Given problem: Write out each line of the listing as it stands, without the images.

Exercise materials:

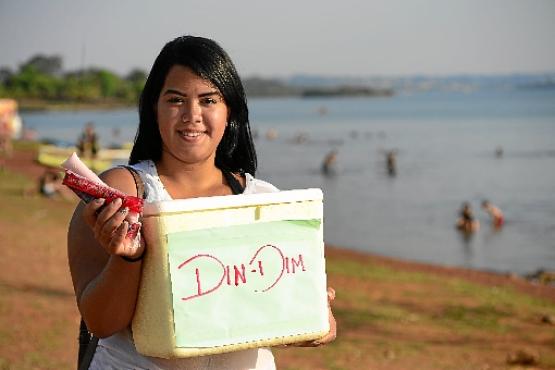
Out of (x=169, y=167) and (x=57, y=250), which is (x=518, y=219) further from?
(x=169, y=167)

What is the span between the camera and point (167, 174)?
2.18m

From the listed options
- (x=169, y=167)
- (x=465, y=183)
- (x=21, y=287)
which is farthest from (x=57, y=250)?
(x=465, y=183)

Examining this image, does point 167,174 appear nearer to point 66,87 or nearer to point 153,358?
point 153,358

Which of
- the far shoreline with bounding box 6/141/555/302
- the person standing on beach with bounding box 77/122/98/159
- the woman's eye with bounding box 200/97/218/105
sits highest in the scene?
the woman's eye with bounding box 200/97/218/105

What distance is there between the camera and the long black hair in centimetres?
210

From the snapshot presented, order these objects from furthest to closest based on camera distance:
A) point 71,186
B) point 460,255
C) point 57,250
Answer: point 460,255 < point 57,250 < point 71,186

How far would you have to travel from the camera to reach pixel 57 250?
11820 mm

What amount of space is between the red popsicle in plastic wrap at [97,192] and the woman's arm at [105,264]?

Written response:
Out of (x=169, y=167) and (x=57, y=250), which is (x=518, y=219) further from?
(x=169, y=167)

What is the span between the camera and point (167, 174)?
2.18m

From the listed options
- (x=169, y=167)
- (x=465, y=183)
- (x=21, y=287)
which is farthest from (x=57, y=250)?
(x=465, y=183)

Examining this image, does point 167,174 appear nearer to point 66,87 or nearer to point 153,358?
point 153,358

Which of
- the far shoreline with bounding box 6/141/555/302
- the person standing on beach with bounding box 77/122/98/159
- the woman's eye with bounding box 200/97/218/105
sits highest in the scene?
the woman's eye with bounding box 200/97/218/105

What distance is there between the camera and the long black hair in centimetres?
210

From the snapshot presented, order these objects from furthest to closest based on camera distance:
A) point 71,186
B) point 460,255
C) point 57,250
Answer: point 460,255 < point 57,250 < point 71,186

How far would you have to travel from the camera to reach pixel 57 250?
11820 mm

What amount of space is between the red popsicle in plastic wrap at [97,192] and the woman's arm at [105,264]?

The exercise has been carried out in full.